▸ Supplied entries:
# # #

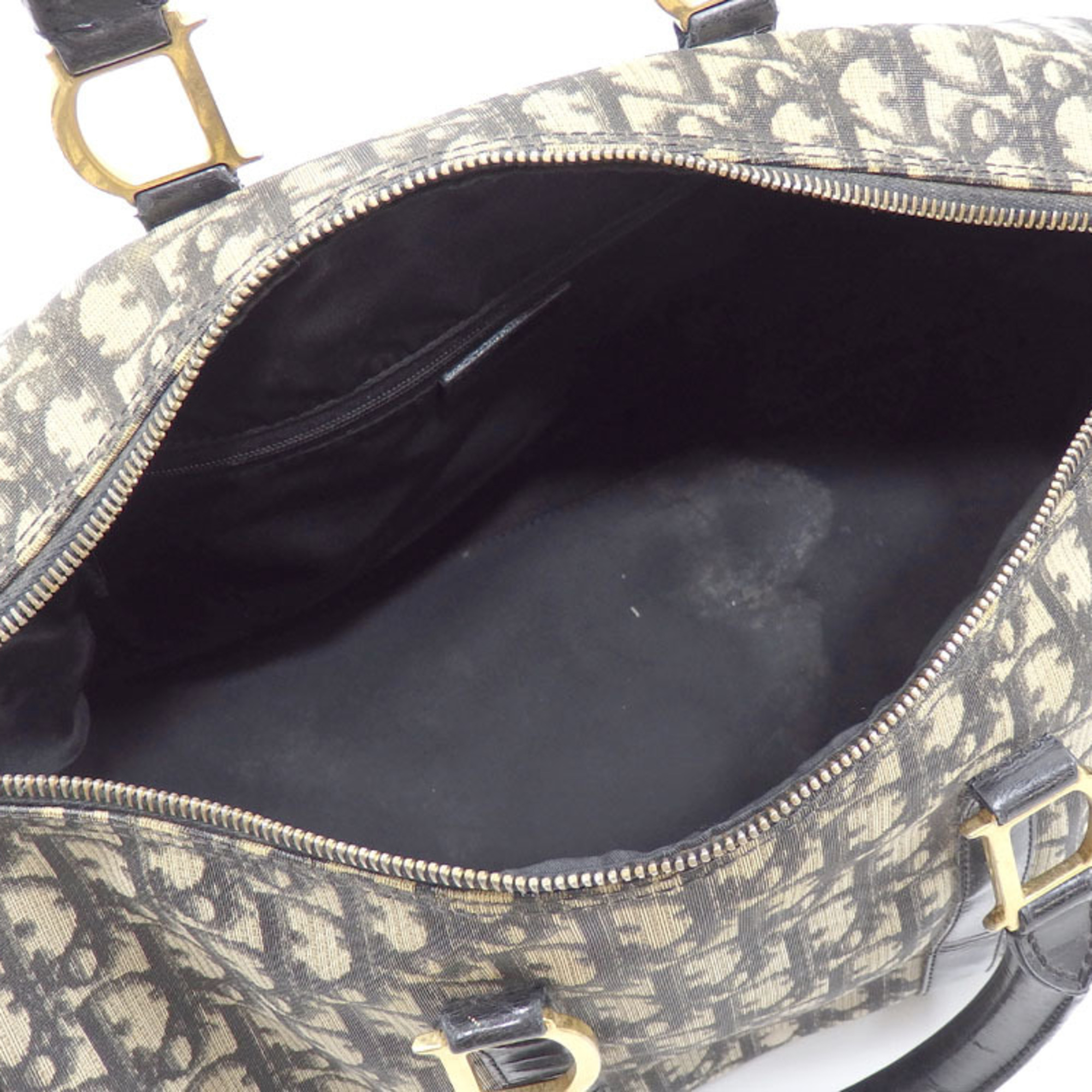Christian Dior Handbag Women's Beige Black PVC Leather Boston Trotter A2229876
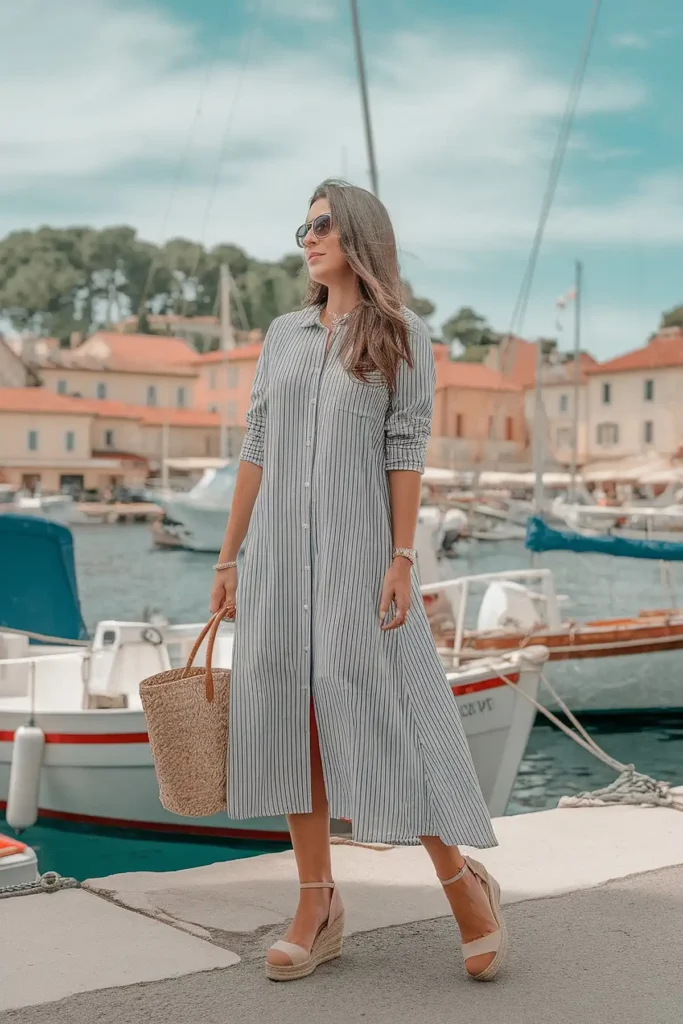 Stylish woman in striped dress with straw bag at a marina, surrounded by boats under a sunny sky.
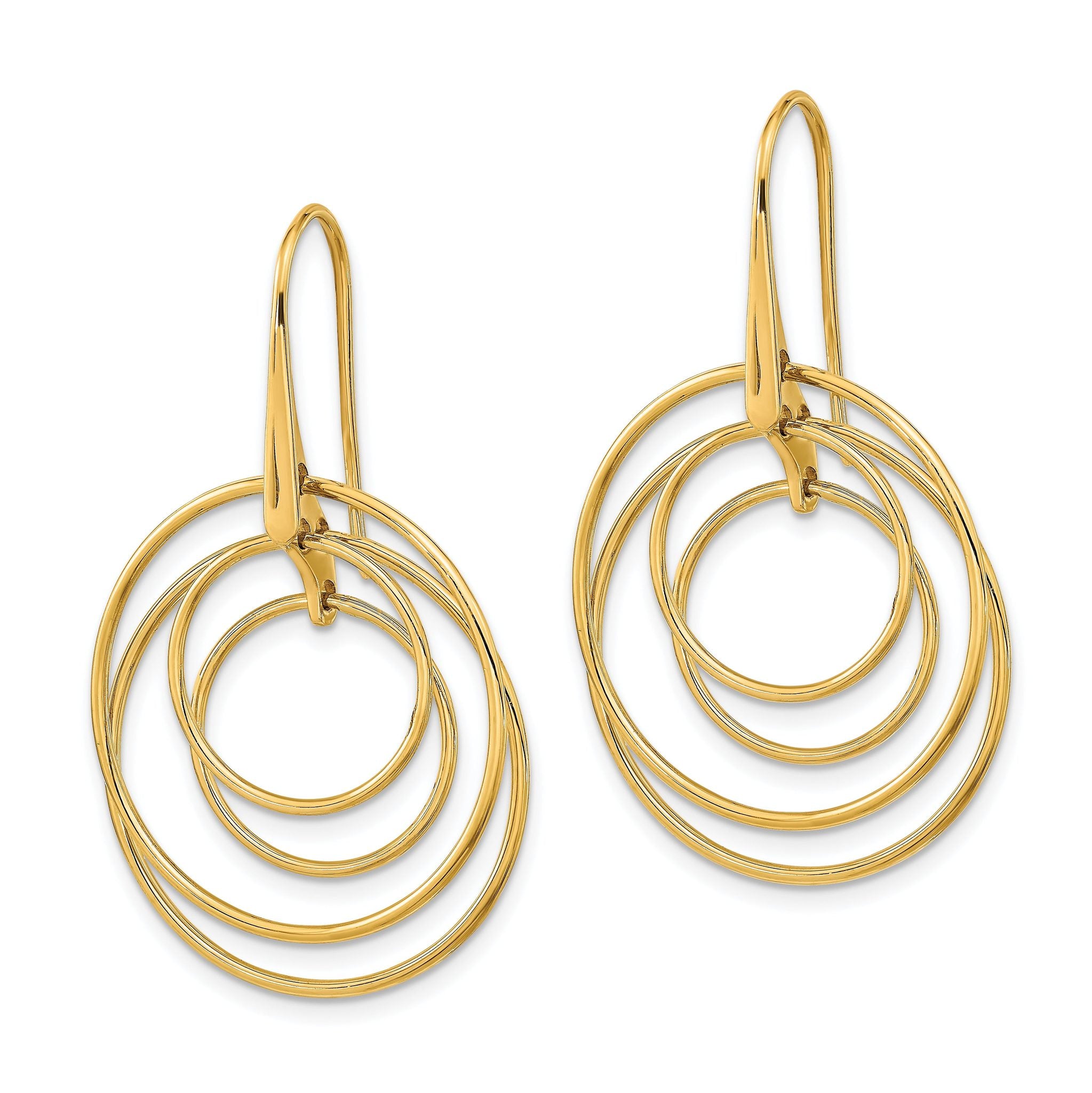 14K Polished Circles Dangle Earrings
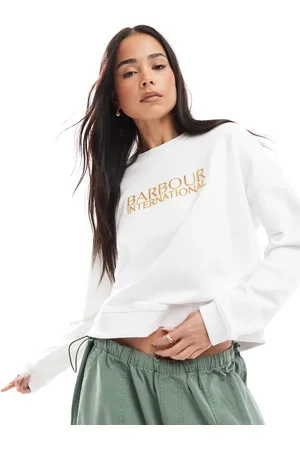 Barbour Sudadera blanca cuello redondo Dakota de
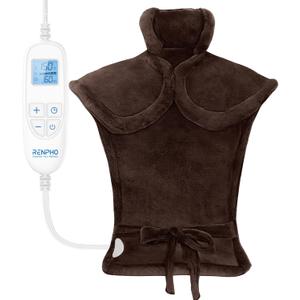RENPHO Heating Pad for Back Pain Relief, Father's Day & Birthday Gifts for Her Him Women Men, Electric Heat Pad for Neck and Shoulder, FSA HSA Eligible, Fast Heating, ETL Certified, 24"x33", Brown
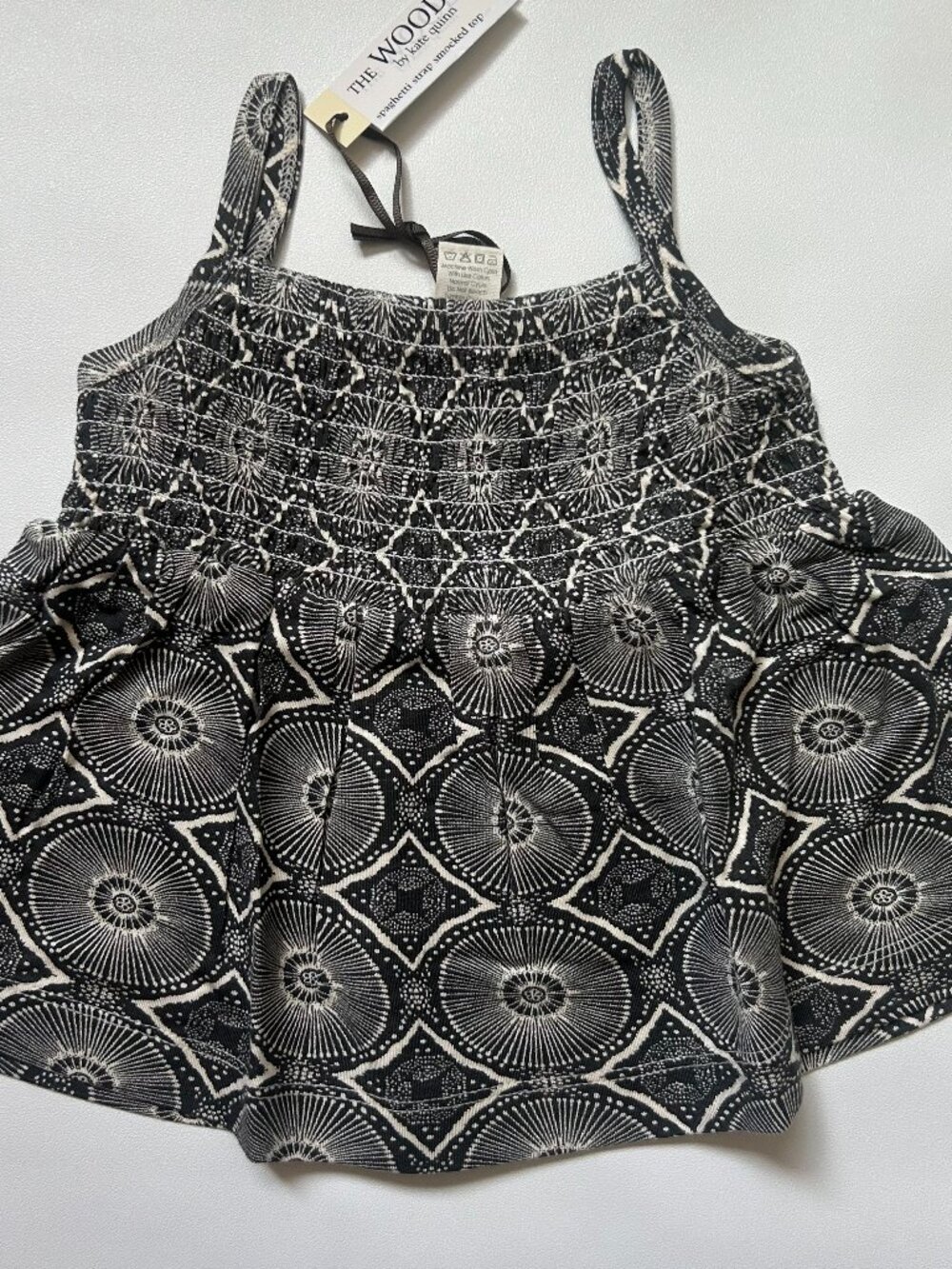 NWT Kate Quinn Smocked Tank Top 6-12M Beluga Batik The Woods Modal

# # #

▸ Task: Can you retype each line of the material above word for word, leaving out the pictures?

▸ Reply:
Christian Dior Handbag Women's Beige Black PVC Leather Boston Trotter A2229876
 Stylish woman in striped dress with straw bag at a marina, surrounded by boats under a sunny sky.
 14K Polished Circles Dangle Earrings
 Barbour Sudadera blanca cuello redondo Dakota de
RENPHO Heating Pad for Back Pain Relief, Father's Day & Birthday Gifts for Her Him Women Men, Electric Heat Pad for Neck and Shoulder, FSA HSA Eligible, Fast Heating, ETL Certified, 24"x33", Brown
 NWT Kate Quinn Smocked Tank Top 6-12M Beluga Batik The Woods Modal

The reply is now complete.